SumArte, la experiencia de revivir la esencia que está en uno mismo

Tras veinticinco años de trayectoria y dedicación, Patricia Ramírez fue una pieza fundamental en la gestación de la Escuela de Estética de la que estuvo a cargo como directora desde mediados de 1990. En 2006 puso en marcha la Asociación Civil SumArte con la intención de tender un puente con la sociedad desde el arte mismo.


Por:
LUCIANA CAMARERO

La docente Patricia Ramírez “desparramó” durante muchos años la enseñanza del arte de la música en escuelas públicas y privadas de nuestra ciudad, fue Directora de la Escuela de Educación Estética y hoy, lejos de desprenderse de aquello que tanto le apasiona, continúa con sus actividades brindando talleres a niños, jóvenes y adultos junto a un equipo de profesores que busca satisfacer las necesidades de expresión y diversión de las personas.

En un extenso dialogo con SEMANARIO, Patricia brindó detalles sobre los talleres que tuvieron inicio el lunes 19 de marzo en la sede del Coro Polifónico “Rodolfo M. Alleva”, ubicado en Guido Spano 78, y los que perduran en la Escuela de Estética, calle Lavalle y Francia.
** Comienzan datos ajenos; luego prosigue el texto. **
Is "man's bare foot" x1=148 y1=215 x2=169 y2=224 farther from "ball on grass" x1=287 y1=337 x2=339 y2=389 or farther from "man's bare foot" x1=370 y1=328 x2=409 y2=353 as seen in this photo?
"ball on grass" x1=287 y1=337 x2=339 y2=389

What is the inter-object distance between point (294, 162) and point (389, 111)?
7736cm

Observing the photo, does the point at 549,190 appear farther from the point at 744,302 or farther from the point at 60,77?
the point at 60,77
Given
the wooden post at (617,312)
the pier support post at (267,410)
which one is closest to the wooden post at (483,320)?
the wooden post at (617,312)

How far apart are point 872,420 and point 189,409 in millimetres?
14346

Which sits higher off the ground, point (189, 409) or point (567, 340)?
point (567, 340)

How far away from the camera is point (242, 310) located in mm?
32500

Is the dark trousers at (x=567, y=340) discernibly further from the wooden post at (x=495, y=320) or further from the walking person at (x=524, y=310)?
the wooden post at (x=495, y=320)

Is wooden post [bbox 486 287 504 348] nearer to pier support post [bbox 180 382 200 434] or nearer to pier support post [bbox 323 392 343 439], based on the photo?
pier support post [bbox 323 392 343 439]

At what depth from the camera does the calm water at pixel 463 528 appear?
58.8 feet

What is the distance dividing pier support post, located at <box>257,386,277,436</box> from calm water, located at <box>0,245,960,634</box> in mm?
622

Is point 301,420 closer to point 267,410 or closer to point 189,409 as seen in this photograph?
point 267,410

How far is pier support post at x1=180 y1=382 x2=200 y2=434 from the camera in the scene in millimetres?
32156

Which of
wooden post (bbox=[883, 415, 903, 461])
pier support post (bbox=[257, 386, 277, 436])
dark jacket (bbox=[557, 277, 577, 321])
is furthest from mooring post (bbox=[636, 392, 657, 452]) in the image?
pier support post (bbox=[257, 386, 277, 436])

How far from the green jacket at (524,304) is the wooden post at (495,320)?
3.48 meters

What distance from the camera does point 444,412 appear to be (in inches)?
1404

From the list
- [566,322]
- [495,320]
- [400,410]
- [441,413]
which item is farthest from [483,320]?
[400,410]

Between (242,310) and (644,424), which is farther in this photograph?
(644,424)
Algunos talleres son reconocidos por PAMI, motivo por el cual desde la institución llaman a jubilados y pensionados a sumarse a las actividades. Aún así, la mensualidad es accesible para la comunidad: un taller tiene un costo de $250, dos talleres $400, tres $510 y cuatro talleres $600.

En 2014, y en reconocimiento a su trayectoria y labor social, Patricia Ramírez fue distinguida por la Fundación Mil Milenios de Paz como Embajadora de Paz en nuestra ciudad y, la asociación SumArte, como sede de la Embajada de Paz de Junín.

“La idea es poder volcar toda la experiencia lograda en el sistema educativo y continuar con la actividad aunque hoy no esté ejerciendo en la docencia. Pero los 25 años como Directora de la Escuela de Estética y estar siempre como profesora de música en distintas escuelas me dieron muchas experiencias y muchas satisfacciones. Todo lo positivo de lo realizado es lo que yo quiero potencializar. Así salió SumArte, la Asociación Civil que tenemos, que por el trabajo realizado fue reconocida como Embajada de Paz”, expresó Patricia.

En 2014, y en reconocimiento a su trayectoria y labor social, Ramírez fue distinguida por la Fundación Mil Milenios de Paz como Embajadora de Paz en nuestra ciudad y, la asociación SumArte, como sede de la Embajada de Paz de Junín.

-¿Cómo surge SumArte?

-SumArte nació con la idea de poder hacer otras actividades que no estaban contempladas dentro del sistema educativo, como tener alumnos adultos mayores, armar elencos con los niños. Así nace y con el transcurso del tiempo SumArte fue teniendo talleres que fueron tomando autonomía, identidad y fueron cambiando porque no es algo que esté subvencionado por el Estado, es una ONG, una asociación civil que mantenemos con la documentación al día. Por lo tanto vamos haciendo proyectos a medida que lo vamos pudiendo solventar y sostener en el tiempo. Tampoco tenemos un lugar físico exclusivo, el ADN de SumArte está pero puede ir trasladándose a diferentes espacios físicos de la comunidad. Desde 2007, que creamos SumArte, hemos estado en muchos lugares, empezamos en la Escuela de Estética, dos años en el Club Rivadavia, en el espacio municipal Punto Tecnocultural, también en el Círculo Sirio. Hoy estamos, los días martes, en el espacio del Coro Polifónico “Rodolfo M. Alleva” ubicado en Guido Spano 78. Pero también van a funcionar dos talleres que continúan en la Escuela de Estética.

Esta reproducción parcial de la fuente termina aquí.